Banacci cranked up the air conditioning and directed the team in the Suburban ahead of him—code-named Halfback—to take the point. His Suburban—Fullback—would bring up the rear. Agents in both vehicles locked their doors, popped in new ammo clips, and sucked down bottles of water.

McCoy scrambled into the front passenger seat, next to Bennett. She pulled out a map and quickly tried to assess their options, navigating a way of escape. Bennett looked in his rearview mirror.
What was this guy waiting for?

Bennett gunned the engine. He was determined to get his team out alive. But if Galishnikov or Sa'id asked him what their chances were, he'd be tempted to lie. Yes, he'd raced his Porsche turbo down hairpin turns in the Colorado Rockies on weekends. He'd floored it on country straightaways in Connecticut. But he'd never been trained by the CIA's school for defensive driving, or the Secret Service's.
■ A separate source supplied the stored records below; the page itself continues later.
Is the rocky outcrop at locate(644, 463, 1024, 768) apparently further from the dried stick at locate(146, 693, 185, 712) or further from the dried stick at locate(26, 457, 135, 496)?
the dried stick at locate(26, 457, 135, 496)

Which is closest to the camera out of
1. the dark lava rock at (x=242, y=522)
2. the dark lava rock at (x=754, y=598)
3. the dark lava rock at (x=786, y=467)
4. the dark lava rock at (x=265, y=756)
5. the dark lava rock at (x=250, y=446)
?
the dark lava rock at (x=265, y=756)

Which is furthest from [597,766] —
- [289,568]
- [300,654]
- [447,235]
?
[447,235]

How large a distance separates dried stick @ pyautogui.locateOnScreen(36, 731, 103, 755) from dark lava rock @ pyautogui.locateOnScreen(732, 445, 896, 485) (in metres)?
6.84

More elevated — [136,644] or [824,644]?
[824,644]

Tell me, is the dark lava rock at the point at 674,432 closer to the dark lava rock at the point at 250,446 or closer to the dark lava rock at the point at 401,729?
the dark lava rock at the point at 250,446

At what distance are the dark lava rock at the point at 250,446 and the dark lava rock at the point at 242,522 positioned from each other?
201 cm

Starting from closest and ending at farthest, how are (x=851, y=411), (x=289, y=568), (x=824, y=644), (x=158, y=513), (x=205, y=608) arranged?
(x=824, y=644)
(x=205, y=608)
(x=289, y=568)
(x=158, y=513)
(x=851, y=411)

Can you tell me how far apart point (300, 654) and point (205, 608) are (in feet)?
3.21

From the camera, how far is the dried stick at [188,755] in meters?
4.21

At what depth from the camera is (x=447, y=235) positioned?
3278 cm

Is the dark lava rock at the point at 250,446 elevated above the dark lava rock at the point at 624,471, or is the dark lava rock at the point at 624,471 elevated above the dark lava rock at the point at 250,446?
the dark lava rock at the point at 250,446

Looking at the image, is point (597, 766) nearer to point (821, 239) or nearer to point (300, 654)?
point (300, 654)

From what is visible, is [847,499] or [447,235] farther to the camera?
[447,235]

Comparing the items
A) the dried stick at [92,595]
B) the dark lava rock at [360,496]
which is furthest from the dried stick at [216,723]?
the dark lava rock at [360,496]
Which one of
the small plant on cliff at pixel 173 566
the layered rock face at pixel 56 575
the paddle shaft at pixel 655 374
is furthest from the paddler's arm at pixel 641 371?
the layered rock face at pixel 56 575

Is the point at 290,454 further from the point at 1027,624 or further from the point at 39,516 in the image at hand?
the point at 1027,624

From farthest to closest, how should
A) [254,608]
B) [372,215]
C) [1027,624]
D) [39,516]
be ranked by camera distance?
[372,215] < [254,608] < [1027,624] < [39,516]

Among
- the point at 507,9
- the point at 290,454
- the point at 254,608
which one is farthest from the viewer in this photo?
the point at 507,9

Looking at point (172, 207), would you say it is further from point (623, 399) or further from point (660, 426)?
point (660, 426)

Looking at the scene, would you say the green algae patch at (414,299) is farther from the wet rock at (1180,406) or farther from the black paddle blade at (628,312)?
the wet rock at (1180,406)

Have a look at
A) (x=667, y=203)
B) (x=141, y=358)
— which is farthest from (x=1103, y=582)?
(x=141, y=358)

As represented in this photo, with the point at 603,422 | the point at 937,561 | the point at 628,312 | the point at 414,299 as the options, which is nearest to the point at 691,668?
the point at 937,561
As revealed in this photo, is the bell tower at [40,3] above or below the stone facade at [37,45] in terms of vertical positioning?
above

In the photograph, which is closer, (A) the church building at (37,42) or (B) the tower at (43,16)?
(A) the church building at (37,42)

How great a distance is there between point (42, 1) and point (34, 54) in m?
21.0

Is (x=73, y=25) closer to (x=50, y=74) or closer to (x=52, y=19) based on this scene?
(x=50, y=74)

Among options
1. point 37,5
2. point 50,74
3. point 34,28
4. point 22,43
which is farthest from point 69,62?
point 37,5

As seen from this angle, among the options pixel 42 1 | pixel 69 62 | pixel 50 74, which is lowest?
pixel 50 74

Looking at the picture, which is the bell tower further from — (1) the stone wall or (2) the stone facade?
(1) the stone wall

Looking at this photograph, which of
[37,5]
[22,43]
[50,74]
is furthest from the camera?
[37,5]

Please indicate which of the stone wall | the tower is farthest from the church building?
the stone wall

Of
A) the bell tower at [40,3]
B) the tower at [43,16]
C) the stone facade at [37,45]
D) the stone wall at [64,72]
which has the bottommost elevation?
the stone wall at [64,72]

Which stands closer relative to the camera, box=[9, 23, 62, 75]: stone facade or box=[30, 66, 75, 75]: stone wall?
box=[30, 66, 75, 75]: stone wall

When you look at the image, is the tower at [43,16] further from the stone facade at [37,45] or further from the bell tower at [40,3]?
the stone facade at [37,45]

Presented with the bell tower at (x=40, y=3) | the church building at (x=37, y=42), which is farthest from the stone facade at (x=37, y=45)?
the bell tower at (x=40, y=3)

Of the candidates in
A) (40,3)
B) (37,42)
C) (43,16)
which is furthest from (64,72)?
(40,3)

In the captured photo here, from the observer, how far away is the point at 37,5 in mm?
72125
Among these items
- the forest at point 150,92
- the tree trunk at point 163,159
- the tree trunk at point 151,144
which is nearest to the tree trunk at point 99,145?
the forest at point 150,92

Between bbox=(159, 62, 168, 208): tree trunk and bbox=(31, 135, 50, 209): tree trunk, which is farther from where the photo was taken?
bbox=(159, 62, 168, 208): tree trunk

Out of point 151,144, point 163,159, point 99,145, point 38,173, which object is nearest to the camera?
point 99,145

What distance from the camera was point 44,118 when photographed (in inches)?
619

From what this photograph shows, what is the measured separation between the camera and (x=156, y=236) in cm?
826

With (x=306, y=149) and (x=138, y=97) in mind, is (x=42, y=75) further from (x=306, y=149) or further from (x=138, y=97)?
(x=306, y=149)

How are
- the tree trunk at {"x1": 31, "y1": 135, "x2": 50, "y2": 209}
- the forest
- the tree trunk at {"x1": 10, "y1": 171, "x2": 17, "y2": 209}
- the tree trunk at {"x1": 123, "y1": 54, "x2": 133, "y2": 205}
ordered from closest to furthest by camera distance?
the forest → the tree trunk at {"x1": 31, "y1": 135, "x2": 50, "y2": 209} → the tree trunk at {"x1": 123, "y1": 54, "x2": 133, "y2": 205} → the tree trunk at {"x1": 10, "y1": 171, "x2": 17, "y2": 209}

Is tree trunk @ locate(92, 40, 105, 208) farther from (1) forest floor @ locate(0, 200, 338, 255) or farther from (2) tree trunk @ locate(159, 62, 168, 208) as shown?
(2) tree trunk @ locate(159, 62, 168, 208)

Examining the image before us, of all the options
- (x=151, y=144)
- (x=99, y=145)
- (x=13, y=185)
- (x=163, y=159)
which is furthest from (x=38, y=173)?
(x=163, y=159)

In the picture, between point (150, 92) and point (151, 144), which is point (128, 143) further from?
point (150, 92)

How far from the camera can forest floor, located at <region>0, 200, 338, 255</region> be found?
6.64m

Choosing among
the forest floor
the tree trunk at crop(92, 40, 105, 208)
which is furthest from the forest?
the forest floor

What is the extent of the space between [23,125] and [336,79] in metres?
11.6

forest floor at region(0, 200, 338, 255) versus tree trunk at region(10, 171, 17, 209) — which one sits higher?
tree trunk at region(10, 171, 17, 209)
And yes, he'd reviewed some maps and logistics on the flight from Washington. But he didn't really know where he was. He hadn't driven this team into Gaza. And he knew one wrong turn was a death sentence.

Maybe he should have let McCoy take the wheel, but things were happening so fast. They'd be moving in a second—they'd be moving
now
if Bennett were leading. He couldn't say it out loud. He could barely say it to himself. But the fact was that even a bulletproof, armor-plated limousine wouldn't be enough if they were stopped and surrounded. Eventually, the mob would break in, the four of them would be yanked out, and, if history were any guide…it was a thought he couldn't finish.

 

Yuri Gogolov held the satellite remote in his hand.

He was transfixed by the coverage from Gaza. He was watching on four different television sets, while checking the latest updates from AP, Reuters, and Agence France Presse on a laptop. The images of fire and death were mesmerizing. Thus far, the operation was going far better than expected. But these were just the first, early minutes. The world had no idea what still lay in store.

 

MacPherson's thoughts turned to his own Judas Iscariot.

Stuart Morris Iverson—held in isolation under a twenty-four-hour-a-day suicide watch at a federal maximum-security prison—wasn't talking. He refused to cooperate unless the Justice Department—and the president himself—promised to take the death penalty off the table. The man wasn't asking for a pardon, or immunity. He knew such inducements were out of the question. He was simply negotiating for his life, and he was a world-class negotiator.

Unless MacPherson spared his life, Iverson—the man who'd served as president and CEO of the Joshua Fund and GSX, who'd served as the national chairman of then-governor MacPherson's campaign to succeed George W. Bush as the forty-fourth president of the United States, who'd been approved by the Senate ninety-eight to nothing to become MacPherson's Treasury Secretary—would simply refuse to talk. He'd refuse to divulge what he knew about a terrorist conspiracy whose tentacles reached from Moscow to Tehran. He'd refuse to tell the FBI the inside story of Yuri Gogolov—the shadowy Russian ultranationalist—or his Iranian operations chief, Mohammed Jibril.

FBI Director Scott Harris and Attorney General Neil Wittimore didn't care. The case against Iverson was solid. They didn't need a plea bargain. They needed to fire a shot heard round the world. The president had to send the world a message: terrorists would be hunted down and brought to a final justice. To send Stuart Iverson, a personal friend of the president, into the gas chamber—or order him to receive a lethal injection—would do just that. Yet to show even the slightest bit of leniency—especially with Iverson—would be devastating to the country's war-on-terror efforts, Harris argued. It was a compelling case, even to a president who could generally be described as willing but ill at ease with enforcing the death penalty.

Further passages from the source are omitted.